The serious entry of married women into the workforce has meant that they spend a little less time baking cookies, and perhaps also that their husbands spend a little more time with the children. It has empowered them to leave marriages that are not working, making them happier and safer from abuse. It has truly been a revolution, and the price of that revolution is more divorce and less marriage. That price is very real—but it is almost certainly a price worth paying.

Really interesting and I agree with much of what Hartford said. But I can’t resist poking holes in his argument. Hartford makes the same mistake that all rational choice economists make. They assume that people’s preferences are all the same.

So, the looming spectre of poverty from divorce has pushed women to enter the workforce in droves. They need the insurance of a paycheck. That sounds about right. However, is full time employment good for all women? Hartford assumes that full time employment makes people happy. Writing legal briefs is better than baking cookies.

Full time employment is great for people who do cool jobs, like writers, pundits, and economic professors. Full time employment sucks for the person doing data entry in a direct mail company or the person who fills up coffee cups at a diner or the person renting cars at an airport. How many daycare workers would rather be watching their own children, instead of spending most of their paycheck to have other people watch their children? My father-in-law is marking off the number of weeks until retirement on his desk blotter.

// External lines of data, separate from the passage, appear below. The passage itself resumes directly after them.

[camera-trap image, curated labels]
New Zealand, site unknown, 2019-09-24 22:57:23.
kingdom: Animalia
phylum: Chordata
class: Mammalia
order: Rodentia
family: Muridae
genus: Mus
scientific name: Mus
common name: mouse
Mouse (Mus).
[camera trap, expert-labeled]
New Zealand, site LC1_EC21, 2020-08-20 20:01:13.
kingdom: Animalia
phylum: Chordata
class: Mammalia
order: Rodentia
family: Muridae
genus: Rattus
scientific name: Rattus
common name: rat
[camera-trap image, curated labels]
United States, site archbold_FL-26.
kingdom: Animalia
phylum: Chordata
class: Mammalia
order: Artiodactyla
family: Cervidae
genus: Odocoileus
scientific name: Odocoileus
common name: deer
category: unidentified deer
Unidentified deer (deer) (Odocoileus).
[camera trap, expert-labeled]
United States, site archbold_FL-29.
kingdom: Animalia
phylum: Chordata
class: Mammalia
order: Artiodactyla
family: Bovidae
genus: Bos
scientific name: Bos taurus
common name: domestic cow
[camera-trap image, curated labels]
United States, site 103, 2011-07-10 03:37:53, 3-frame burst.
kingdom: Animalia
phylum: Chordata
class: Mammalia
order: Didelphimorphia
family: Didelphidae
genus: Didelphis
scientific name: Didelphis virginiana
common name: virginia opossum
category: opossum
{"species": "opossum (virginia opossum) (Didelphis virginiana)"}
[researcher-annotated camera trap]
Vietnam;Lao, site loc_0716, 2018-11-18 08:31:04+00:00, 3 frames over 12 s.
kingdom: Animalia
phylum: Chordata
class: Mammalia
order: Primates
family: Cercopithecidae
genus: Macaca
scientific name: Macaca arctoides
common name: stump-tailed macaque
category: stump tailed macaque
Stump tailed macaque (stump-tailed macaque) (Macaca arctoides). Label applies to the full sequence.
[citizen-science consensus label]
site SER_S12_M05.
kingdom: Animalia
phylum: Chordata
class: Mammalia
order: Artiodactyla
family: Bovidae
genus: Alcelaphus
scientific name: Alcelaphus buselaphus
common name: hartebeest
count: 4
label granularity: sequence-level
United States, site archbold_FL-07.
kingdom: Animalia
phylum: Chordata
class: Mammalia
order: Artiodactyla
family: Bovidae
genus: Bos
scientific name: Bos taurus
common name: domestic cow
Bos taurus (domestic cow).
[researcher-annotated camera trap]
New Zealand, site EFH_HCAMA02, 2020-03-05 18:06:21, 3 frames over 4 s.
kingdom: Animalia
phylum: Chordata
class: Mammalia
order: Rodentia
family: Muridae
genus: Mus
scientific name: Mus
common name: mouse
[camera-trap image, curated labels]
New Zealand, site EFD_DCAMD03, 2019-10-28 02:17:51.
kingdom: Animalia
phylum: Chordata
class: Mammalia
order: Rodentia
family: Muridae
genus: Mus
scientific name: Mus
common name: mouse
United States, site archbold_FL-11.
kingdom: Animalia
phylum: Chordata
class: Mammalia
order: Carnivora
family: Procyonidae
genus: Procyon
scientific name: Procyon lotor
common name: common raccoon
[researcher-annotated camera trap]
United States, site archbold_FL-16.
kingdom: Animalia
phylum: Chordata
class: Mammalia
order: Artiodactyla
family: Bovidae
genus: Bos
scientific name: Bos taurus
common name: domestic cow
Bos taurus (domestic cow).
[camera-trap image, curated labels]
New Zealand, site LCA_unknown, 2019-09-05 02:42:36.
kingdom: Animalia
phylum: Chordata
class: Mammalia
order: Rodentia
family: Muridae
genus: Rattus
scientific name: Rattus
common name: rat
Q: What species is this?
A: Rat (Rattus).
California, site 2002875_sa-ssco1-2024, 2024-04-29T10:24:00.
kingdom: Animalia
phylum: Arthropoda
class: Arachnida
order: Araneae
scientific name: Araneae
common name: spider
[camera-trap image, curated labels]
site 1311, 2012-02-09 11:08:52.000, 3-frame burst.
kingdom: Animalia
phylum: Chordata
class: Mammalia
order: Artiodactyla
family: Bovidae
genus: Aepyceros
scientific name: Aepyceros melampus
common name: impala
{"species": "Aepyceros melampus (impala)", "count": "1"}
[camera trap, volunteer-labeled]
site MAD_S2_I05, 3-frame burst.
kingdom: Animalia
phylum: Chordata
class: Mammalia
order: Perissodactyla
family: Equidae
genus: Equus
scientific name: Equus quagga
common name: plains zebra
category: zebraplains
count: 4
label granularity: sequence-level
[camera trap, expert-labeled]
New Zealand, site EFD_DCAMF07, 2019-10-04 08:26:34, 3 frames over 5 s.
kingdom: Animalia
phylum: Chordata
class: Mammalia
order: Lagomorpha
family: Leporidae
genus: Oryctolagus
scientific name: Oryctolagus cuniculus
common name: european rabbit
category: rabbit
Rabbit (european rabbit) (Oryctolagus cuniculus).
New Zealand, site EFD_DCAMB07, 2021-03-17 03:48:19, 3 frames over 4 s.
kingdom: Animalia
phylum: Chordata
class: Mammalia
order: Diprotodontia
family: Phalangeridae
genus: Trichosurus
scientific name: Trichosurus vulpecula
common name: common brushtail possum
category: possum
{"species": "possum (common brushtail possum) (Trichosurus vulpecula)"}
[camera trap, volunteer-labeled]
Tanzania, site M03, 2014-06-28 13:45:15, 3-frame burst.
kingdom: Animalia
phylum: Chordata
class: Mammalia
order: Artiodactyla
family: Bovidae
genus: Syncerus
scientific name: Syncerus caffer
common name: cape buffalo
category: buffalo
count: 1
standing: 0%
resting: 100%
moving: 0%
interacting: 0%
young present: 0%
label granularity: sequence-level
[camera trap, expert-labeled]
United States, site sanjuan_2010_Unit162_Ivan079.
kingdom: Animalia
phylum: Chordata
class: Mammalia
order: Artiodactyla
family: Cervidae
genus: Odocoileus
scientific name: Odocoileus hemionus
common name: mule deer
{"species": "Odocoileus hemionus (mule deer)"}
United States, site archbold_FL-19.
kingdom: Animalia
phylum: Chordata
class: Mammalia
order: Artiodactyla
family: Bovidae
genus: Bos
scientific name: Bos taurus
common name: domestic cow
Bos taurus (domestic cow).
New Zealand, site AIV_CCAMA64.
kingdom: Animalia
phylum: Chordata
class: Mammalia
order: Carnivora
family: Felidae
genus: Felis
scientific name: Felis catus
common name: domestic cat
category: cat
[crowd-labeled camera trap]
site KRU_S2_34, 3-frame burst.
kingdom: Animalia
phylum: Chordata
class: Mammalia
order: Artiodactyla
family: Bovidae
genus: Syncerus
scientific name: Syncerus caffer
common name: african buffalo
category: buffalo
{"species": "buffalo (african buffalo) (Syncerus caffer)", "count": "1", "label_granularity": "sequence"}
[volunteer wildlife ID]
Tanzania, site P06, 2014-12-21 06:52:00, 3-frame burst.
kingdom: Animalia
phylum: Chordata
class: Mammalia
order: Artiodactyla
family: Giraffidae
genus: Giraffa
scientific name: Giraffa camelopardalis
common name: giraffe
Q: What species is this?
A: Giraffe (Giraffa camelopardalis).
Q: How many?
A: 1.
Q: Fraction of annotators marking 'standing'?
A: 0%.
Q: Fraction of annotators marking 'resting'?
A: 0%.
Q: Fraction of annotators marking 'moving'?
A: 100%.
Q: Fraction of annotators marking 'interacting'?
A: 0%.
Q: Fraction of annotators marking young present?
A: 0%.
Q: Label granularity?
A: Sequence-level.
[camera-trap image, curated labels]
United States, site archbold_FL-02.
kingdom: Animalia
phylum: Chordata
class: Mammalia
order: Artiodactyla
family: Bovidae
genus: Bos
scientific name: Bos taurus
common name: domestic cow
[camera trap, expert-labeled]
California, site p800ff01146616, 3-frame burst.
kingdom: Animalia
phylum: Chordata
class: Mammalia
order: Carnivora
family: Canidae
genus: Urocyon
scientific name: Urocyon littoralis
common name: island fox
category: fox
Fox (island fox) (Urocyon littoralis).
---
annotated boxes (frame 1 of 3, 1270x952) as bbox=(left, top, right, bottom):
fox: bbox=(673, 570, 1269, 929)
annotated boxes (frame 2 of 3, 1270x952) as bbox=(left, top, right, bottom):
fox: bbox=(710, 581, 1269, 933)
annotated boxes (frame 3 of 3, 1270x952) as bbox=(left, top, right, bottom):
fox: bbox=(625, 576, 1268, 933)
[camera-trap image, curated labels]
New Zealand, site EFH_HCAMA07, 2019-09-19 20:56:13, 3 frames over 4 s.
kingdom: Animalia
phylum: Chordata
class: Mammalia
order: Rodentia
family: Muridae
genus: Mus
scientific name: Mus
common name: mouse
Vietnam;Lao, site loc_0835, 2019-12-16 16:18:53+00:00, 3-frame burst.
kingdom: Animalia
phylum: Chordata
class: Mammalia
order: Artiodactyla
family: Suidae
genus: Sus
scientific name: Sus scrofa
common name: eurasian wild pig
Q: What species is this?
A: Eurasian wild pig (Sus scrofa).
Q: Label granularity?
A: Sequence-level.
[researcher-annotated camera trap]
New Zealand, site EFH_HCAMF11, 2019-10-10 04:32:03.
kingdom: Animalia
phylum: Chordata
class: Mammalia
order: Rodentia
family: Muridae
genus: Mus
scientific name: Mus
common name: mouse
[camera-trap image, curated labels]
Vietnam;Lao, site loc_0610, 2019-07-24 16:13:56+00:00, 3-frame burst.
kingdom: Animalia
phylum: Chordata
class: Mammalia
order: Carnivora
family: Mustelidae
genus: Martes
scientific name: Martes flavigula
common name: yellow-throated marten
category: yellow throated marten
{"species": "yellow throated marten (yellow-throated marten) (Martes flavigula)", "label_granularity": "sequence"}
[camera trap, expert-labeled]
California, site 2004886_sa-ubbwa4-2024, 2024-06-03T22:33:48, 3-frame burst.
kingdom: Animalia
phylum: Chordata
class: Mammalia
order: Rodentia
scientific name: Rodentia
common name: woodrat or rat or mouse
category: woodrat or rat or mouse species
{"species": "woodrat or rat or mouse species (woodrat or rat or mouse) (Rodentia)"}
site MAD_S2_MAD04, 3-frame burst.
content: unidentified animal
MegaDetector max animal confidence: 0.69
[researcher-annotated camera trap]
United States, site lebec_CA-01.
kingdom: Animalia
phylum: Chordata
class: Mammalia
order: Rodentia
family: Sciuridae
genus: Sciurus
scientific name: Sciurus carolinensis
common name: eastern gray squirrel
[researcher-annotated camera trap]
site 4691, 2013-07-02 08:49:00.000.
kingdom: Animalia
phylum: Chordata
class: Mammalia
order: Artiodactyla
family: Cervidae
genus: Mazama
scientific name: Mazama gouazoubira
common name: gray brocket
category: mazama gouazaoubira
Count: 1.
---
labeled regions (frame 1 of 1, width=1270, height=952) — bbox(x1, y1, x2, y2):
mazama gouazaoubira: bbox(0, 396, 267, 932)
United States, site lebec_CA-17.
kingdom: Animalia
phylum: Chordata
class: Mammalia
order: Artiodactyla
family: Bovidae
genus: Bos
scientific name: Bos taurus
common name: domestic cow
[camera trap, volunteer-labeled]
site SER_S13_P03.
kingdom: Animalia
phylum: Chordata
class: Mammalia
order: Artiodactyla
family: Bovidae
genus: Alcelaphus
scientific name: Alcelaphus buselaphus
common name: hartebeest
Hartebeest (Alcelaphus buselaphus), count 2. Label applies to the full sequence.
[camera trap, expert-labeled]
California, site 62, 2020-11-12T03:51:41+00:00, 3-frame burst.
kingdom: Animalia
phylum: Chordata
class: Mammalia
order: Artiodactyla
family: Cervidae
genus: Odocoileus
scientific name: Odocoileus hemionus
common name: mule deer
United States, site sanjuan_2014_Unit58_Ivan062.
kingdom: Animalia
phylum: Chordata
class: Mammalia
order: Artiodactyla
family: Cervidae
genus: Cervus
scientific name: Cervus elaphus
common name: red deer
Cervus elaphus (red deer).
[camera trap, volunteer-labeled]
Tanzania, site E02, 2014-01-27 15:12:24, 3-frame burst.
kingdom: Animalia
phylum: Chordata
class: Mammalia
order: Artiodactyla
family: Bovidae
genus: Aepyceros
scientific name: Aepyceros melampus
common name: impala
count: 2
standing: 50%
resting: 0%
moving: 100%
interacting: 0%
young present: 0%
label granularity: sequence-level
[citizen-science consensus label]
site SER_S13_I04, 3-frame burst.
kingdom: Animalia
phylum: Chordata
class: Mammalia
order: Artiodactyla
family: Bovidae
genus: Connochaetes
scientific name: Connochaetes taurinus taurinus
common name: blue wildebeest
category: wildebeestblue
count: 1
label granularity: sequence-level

And even some people with enough education and privilege to have access to cool jobs, still would prefer to be home watching their kids. They would rather change diapers, than prepare legal briefs. All those women are forced into the workforce, because they need that insurance, but they aren’t really happy about it. Being a stay at home mom is now a high risk sport.

Then there is the whole problem with the double shift. Many working women return from a full day at work to put in another shift at home. They are still making dinner, minding the kids, doing the laundry. Divisions of labor from the 60s still apply in many households, even though women are now doing the bread winning, too.

The availability of divorce has been great for some women – those who have access to great jobs, those that need the threat of a divorce to keep their men in line, those who are in genuinely abusive situations. But it hasn’t been great for the women who have been pushing unwillingly into the workforce and now face a double shift at home.